If you continue with math I may have to start using the laws of economics to prove my point... LOL:D

we simply can't know whether regeneration or belief comes first,
I think we need to turn for scripture for this... I think we can see God gives man the responsibility to obey and believe and this in no way weakens the sovereignty of God.
 
Jul 6, 2020
905
328
63
You keep ignoring half of what I say and picking and Choosing

i showed in Romans where if Paul was saved by works he would have something to boast about he said the same in Ephesians (not of works lest anyone should boast). Abraham was before the law, You can not use the law in context because there was no law in abrahams day, paul is talking to people like you, who are adding works of any type as a means of gaining or earning salvation. Hence the reason you can BOAST of saving yourself by your deeds

in contrast, James is speaking to the people of the other side of the pendulum, people who claim to have faith, but have no works, they are hearers of the word but Not doers, so he calls them out for it,

again, using your line items

paul spoke to people who believed this was true

faith - works - assured salvaion. Works based gospel where one can boast of saving himself or legalisms

james spoke to people who believed like this

mere belief (dead faith) - thought they were saved - no work proved their faith was dead.
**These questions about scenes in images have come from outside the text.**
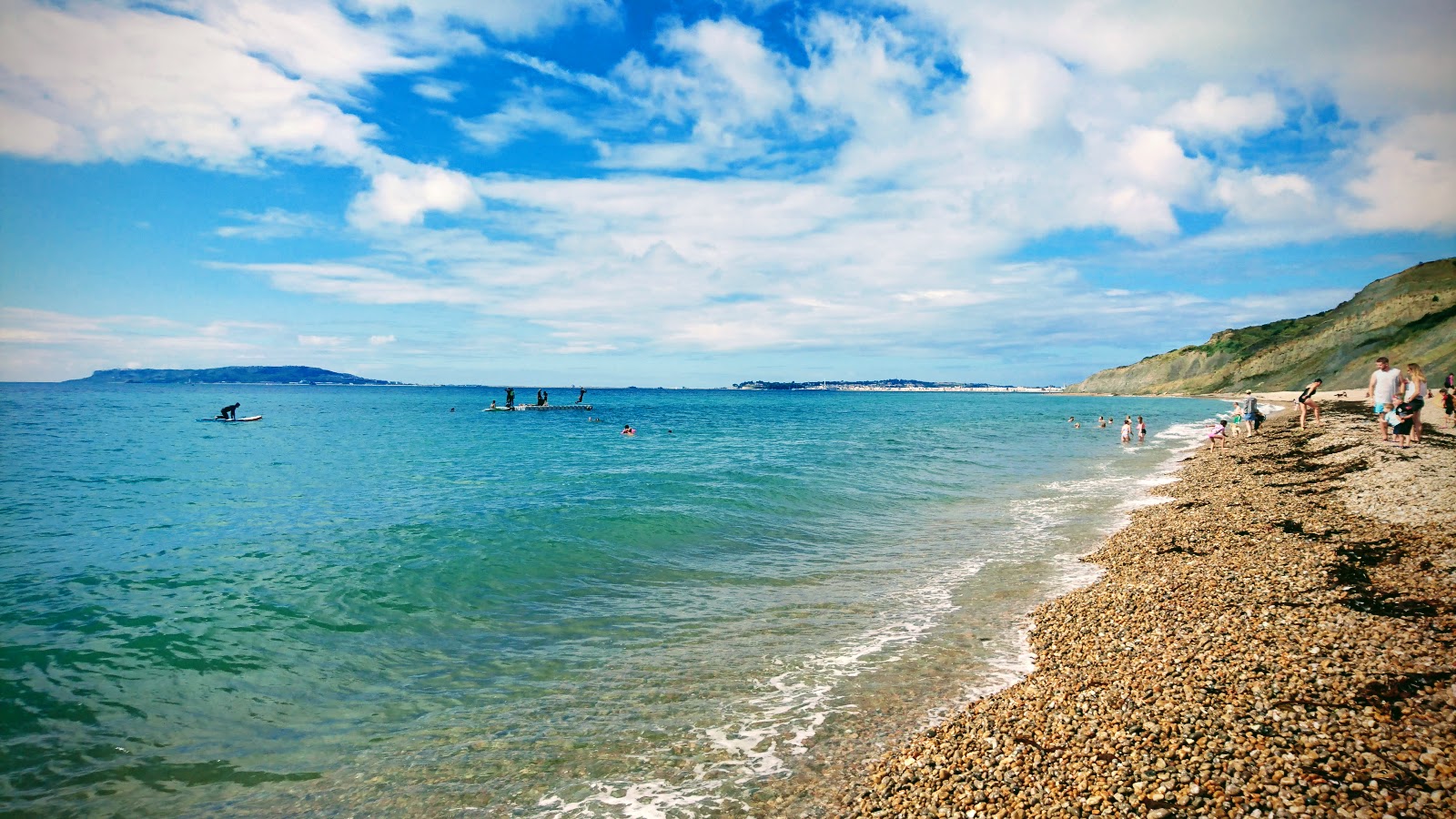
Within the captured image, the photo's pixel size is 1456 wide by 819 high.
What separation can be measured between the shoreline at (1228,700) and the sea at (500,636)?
36.1 inches

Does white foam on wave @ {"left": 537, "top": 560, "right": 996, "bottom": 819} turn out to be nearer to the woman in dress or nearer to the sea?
the sea

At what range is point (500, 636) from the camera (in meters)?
12.2

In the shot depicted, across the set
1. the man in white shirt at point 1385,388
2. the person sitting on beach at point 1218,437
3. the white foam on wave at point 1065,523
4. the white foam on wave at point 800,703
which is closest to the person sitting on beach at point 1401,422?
the man in white shirt at point 1385,388

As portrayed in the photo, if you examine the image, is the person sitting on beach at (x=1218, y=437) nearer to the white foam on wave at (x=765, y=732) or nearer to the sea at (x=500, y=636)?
the sea at (x=500, y=636)

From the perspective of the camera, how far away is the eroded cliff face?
8725 centimetres

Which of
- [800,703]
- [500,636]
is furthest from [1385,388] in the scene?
[500,636]

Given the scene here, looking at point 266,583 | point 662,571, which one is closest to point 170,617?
point 266,583

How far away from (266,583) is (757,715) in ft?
41.1

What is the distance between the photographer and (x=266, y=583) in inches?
586

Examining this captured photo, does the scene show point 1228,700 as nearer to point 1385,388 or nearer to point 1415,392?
point 1415,392

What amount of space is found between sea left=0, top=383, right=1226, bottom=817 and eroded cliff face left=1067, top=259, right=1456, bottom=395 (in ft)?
266

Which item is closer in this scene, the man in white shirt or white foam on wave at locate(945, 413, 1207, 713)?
white foam on wave at locate(945, 413, 1207, 713)

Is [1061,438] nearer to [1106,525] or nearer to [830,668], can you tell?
[1106,525]

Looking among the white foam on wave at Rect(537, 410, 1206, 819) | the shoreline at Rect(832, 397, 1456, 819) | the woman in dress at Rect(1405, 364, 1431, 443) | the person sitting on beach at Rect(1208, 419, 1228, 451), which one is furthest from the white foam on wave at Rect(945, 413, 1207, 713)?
the woman in dress at Rect(1405, 364, 1431, 443)
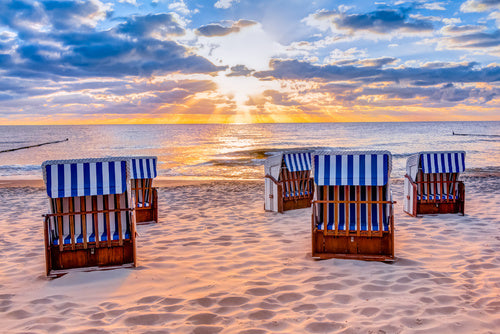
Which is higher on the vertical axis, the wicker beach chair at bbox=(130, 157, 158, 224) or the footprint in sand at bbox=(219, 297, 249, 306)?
the wicker beach chair at bbox=(130, 157, 158, 224)

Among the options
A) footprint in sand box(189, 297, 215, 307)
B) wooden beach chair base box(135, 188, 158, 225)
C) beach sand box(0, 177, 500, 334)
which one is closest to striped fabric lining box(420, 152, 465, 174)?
beach sand box(0, 177, 500, 334)

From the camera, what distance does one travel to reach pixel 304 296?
456cm

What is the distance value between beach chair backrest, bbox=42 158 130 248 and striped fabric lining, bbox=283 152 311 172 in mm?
4842

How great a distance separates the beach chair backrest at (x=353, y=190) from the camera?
5.60 meters

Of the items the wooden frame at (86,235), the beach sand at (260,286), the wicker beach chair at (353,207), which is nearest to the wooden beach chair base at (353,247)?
the wicker beach chair at (353,207)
Ie licentiousness

which is why paul and James appeared to be contradicting each other when they were not.

james stated a fact. I proved abraham was declaired righteous in Gen 15. Decades before Isaac was even born. But the fact abraham did what he did, proved over and over his faith was real not dead. And by that his salvation was justified (declaired true)
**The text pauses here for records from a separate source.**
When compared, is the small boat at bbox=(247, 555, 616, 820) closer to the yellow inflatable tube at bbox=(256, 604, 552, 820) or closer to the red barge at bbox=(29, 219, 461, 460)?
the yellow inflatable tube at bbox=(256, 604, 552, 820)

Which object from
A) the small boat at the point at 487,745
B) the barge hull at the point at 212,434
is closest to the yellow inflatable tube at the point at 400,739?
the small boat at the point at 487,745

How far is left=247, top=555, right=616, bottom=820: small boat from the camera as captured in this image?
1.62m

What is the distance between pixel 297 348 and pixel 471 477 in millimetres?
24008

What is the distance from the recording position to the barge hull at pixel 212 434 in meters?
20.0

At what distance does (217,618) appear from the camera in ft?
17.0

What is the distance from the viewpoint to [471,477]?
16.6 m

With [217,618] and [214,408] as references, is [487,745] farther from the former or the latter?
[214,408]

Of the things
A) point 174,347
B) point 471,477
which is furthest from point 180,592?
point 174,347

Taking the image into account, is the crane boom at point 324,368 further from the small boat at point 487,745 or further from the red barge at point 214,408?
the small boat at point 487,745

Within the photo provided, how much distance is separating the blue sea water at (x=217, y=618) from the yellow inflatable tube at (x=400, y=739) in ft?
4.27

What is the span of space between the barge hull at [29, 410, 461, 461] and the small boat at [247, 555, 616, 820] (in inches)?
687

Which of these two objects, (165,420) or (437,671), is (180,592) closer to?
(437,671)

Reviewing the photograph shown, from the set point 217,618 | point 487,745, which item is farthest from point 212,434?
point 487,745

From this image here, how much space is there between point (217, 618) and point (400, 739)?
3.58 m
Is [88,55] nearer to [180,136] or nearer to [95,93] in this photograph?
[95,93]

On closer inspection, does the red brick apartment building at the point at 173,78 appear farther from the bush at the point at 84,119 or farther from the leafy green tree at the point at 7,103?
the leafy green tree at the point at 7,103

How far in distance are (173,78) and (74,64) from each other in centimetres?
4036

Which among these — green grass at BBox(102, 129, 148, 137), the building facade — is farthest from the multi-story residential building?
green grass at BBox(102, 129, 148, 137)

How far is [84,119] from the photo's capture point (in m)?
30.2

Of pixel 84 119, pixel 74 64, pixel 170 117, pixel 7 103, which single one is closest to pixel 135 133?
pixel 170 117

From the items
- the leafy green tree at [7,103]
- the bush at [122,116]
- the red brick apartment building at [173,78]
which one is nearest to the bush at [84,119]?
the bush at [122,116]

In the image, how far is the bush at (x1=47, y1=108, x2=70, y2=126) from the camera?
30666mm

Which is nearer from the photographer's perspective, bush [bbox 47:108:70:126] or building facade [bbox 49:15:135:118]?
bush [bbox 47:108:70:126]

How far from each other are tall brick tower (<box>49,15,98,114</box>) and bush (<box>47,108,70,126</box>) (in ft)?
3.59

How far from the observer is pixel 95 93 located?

not by works of righteousness (any good deed or work) which we have done, but BY HIS MERCY HE SAVED US.

you want to earn salvation by being a pharisee type, feel free.. but me, I became like the tax collector and cried out of Gods mercy, because that is the only thing that will save me, my works are as filthy rags, ain’t no way on judgment day I am giving god my works as payment for sin, he will tell me to depart for he never knew me.
Im not ignoring anything I am trying to open hour eyes to the context.
If I speak about the works of the law all through my letter to you and in on place I just say works
Should you not understand that I mean works of the law?

James 2:24
As you can see, a man is justified by his works and not by faith alone.


Clearly and plainly a man is justified by his works.
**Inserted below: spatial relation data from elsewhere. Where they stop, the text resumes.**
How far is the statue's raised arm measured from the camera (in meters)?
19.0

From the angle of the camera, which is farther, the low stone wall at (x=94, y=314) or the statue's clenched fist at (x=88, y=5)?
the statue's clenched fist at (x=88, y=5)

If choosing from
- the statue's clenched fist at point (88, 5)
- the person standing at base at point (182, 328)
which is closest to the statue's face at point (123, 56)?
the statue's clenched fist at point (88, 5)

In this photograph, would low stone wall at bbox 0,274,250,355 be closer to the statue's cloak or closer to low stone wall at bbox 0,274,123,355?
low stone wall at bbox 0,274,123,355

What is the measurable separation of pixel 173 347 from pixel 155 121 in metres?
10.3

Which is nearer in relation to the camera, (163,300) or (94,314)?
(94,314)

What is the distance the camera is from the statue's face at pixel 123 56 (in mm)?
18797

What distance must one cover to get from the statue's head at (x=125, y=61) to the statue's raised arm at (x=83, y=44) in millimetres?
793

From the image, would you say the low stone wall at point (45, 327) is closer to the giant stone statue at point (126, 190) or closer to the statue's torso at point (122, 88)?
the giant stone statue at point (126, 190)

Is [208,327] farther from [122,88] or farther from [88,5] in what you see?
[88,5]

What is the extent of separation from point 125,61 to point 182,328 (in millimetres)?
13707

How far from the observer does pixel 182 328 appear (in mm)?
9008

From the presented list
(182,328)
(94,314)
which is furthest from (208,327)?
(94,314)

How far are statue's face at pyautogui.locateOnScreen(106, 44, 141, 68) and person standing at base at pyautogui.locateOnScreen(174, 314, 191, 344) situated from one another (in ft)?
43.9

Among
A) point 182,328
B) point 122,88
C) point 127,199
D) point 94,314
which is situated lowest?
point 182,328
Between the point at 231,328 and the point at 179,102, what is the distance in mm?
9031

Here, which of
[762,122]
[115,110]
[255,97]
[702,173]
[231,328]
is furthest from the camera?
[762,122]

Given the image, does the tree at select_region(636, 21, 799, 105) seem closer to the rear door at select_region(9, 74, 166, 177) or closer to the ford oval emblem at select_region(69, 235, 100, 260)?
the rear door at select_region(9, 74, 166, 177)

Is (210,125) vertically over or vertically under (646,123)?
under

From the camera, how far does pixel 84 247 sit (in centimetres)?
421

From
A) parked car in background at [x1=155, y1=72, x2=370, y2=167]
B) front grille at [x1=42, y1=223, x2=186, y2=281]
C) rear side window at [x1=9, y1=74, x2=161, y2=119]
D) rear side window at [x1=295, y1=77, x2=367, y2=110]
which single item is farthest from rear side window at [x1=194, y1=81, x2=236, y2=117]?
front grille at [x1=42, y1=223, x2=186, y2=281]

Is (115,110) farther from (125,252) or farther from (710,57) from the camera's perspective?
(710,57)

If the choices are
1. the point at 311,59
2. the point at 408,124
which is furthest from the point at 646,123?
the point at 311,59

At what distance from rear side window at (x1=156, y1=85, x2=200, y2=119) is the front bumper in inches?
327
To reject this is to reject the very word of God.
Now Paul appears to be saying the exact opposite.
So you must ask yourself are Paul and James speaking of different kinds of works?
One kind that justifies and one kind that does not justify?
Are you to take one verse above another, or use one to negate the other?
No.
You are to understand the context and if needed move yourself to a new perspective to find the unity in the word of God that you lack.
Paul is constantly speaking about the works of the law.
James is speaking about the works of faith.

One of these works is not like the other.
One of these works just does not belong.
Sing it with me.
One of these works is not like the other
One of these works just does not belong.

Can you remember your sesame street days?

Why this is such an issue, Because people love the lie, because their deeds are evil.
If one is justified by the works faith, the works of believing then what become of all those who faith is worthless and dead?
They will hear depart from my you who practice lawlessness.
But what God is going to deny ever knowing those who don't keep the law?
How is that when the works of the law made no one righteous?
Well that is just it, the works of Faith do make one righteous and lawful and is the only way to believe and know God.
The one who practices sin has neither seen or known God.

What the law could not do (make you lawful because the outcome of your works depended on you)
God did (because the outcome of your works in faith depend on God in Christ)
As Paul says those who do not have the written law keep the law because they have the law written on their hearts, by God himself.